ModeloRAT: Evolution and Capabilities
- Three key upgrades observed by researchers:1) A more resilient command-and-control (C2) architecture with a five-server pool, automatic failover, randomized URL paths, and self-update capability.2) Multiple independent access paths, including a primary RAT, a reverse shell, and a TCP backdoor, running on separate infrastructure to preserve access if one channel is disrupted.3) Expanded persistence mechanisms, including Run keys, Startup shortcuts, VBScript launchers, and SYSTEM-level scheduled tasks that may survive standard cleanup.
- Self-destruct caveats: The implant’s self-destruct routine does not remove the scheduled task, allowing persistence to survive reboots even after other components are wiped.

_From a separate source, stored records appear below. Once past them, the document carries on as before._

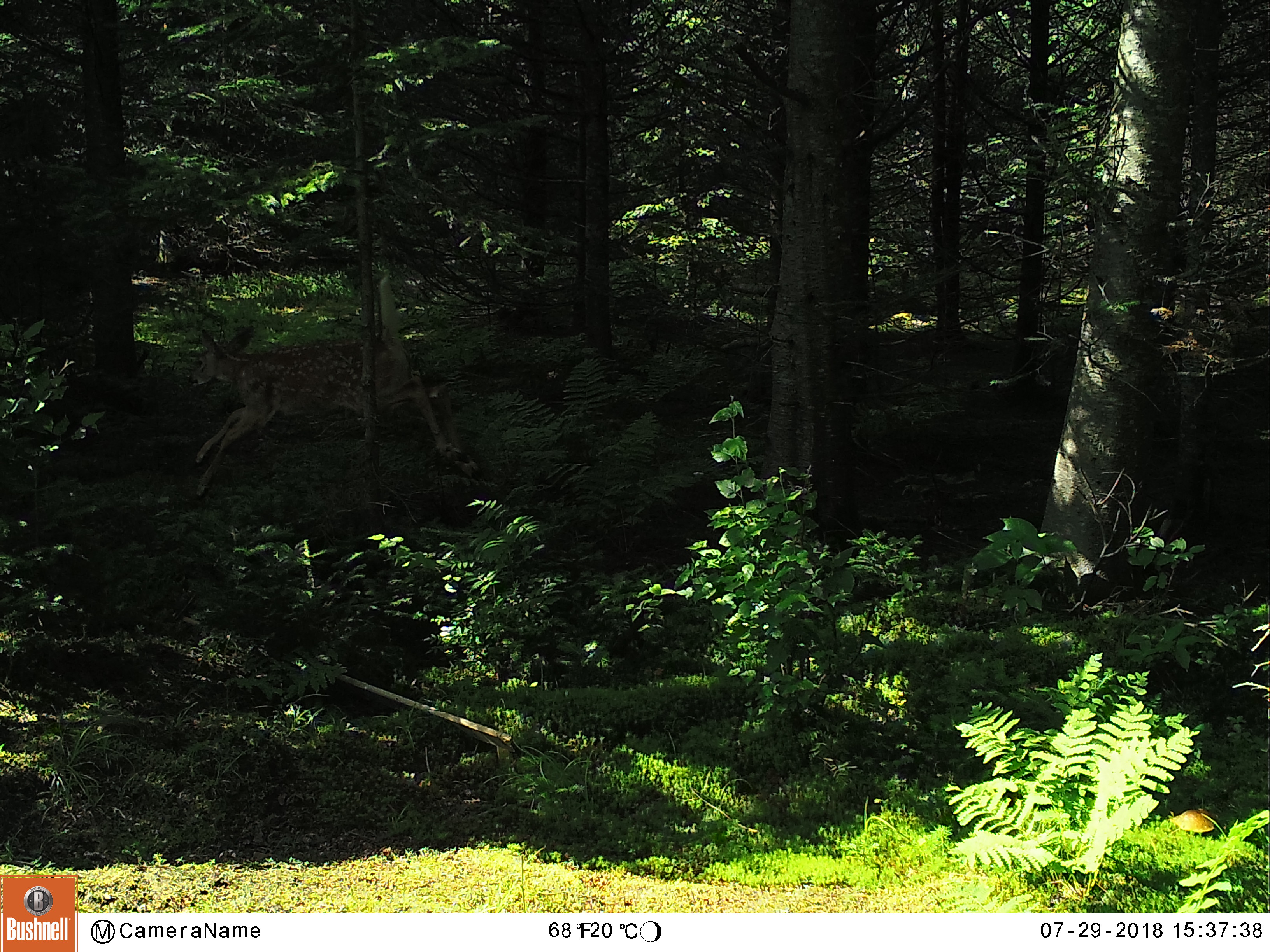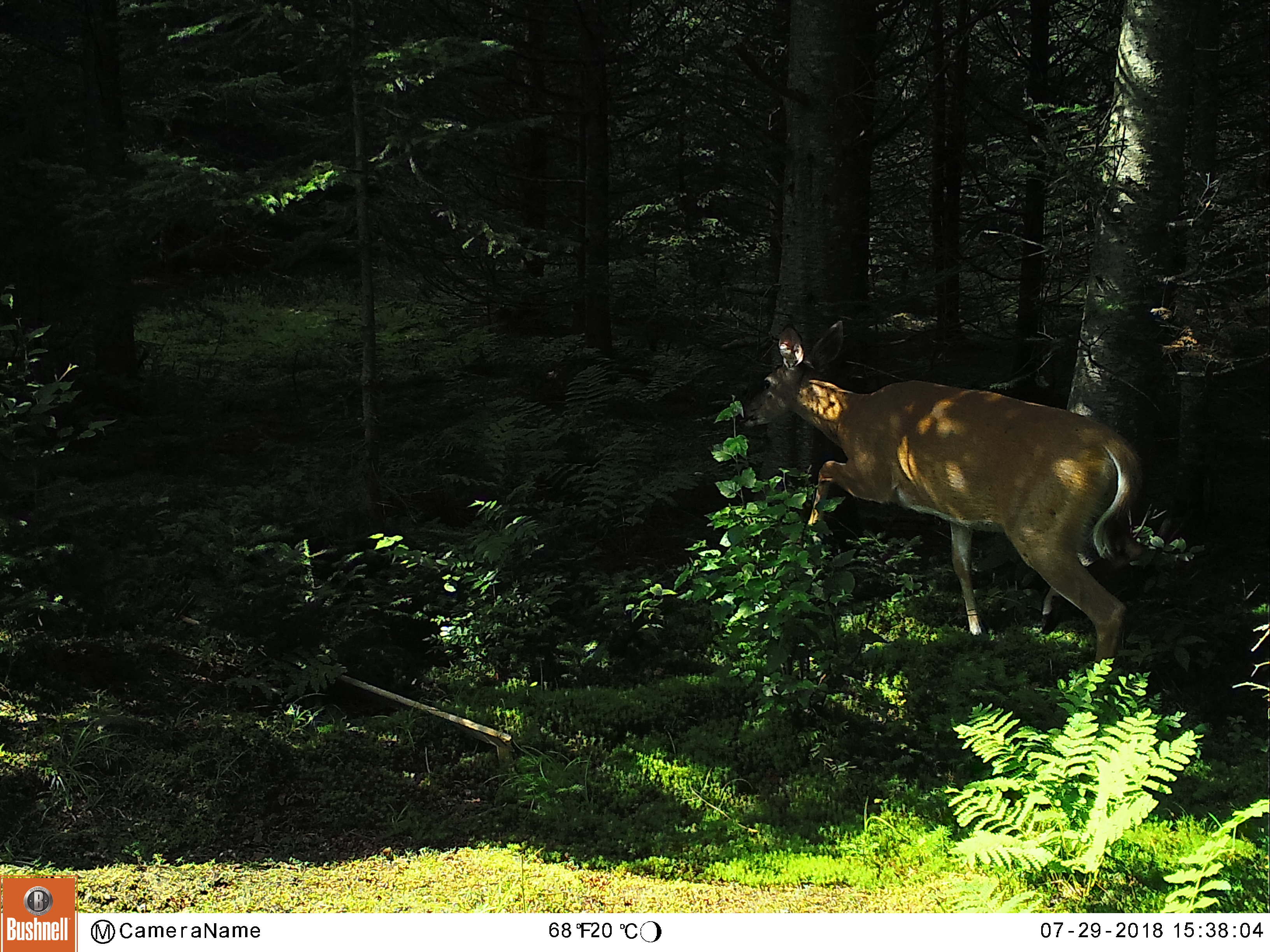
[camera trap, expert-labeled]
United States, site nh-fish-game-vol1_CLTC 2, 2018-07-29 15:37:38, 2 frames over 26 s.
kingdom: Animalia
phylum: Chordata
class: Mammalia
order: Artiodactyla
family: Cervidae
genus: Odocoileus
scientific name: Odocoileus virginianus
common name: white-tailed deer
White-tailed deer (Odocoileus virginianus).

- Data and actions: The malware collects telemetry about the system, captures screenshots, and can exfiltrate files from the host, enabling both surveillance and data theft.
Campaign Footprint and Evasion Techniques
- Timeline and scope: Active since at least April 2026, with rapid churn across environments to evade detection.
- Tenant rotation: KongTuke rotates through five Microsoft 365 tenants, a tactic designed to avoid automated blocks and to maximize success across targets.
- Defense evasion: The use of multiple tenants and persistence mechanisms complicates detection and remediation efforts.
Defense Observations and Indicators of Compromise
- External Teams chats as foothold indicators: Persistent, unusual external communications via Teams can signal compromise when paired with suspicious commands.
- PowerShell misuse patterns: Look for unusual PowerShell commands that download and execute payloads from cloud storage services.
- Cross-tenant activity: Repeated access patterns across multiple tenants within a short time frame may indicate IAB-driven campaigns.
- Lockstep persistence artifacts: Run keys, Startup shortcuts, VBScript launchers, and scheduled tasks that survive standard cleanup procedures.
- Display name spoofing indicators: Unicode whitespace and other typographic tricks used to mimic legitimate IT staff.
Defensive Notes and Detection Opportunities
- Network and identity controls: Consider policies that restrict or monitor collaboration-platform outreach from untrusted sources.
- Threat hunting guidance: Investigate for the presence of the ModeloRAT family, unusual ZIP downloads from cloud storage, and Python-based payloads that appear after PowerShell execution.
- Forensic considerations: Prioritize traces of cross-tenant activity, multiple C2 paths, and scheduled tasks that survive reboots as indicators to verify persistence.
Visual Aids and Artifacts
- The campaign includes visual references to the PowerShell payload, the ZIP download chain, and the persistent scheduled task, illustrating the flow from initial contact to persistence and data access.
Implications for Organizations
- Collaboration tools as attack surfaces: The shift from web-based lures to platform-based social engineering represents a broadened attack surface for initial access.
- Rapid foothold capability: A compact sequence from outreach to persistence in under five minutes highlights the need for rapid detection and containment.
- Multi-path persistence risk: The combination of multiple RAT variants and diverse persistence mechanisms complicates cleanup and long-term remediation.
Notes on Campaign Context
- The described activity marks a notable evolution in KongTuke’s tactics, expanding beyond prior web-based lures to leverage a widely used enterprise collaboration platform for initial access.
- The observed behavior emphasizes the importance of monitoring and contextualizing unusual activity across Teams, PowerShell usage, and cross-tenant access patterns to identify suspicious campaigns early.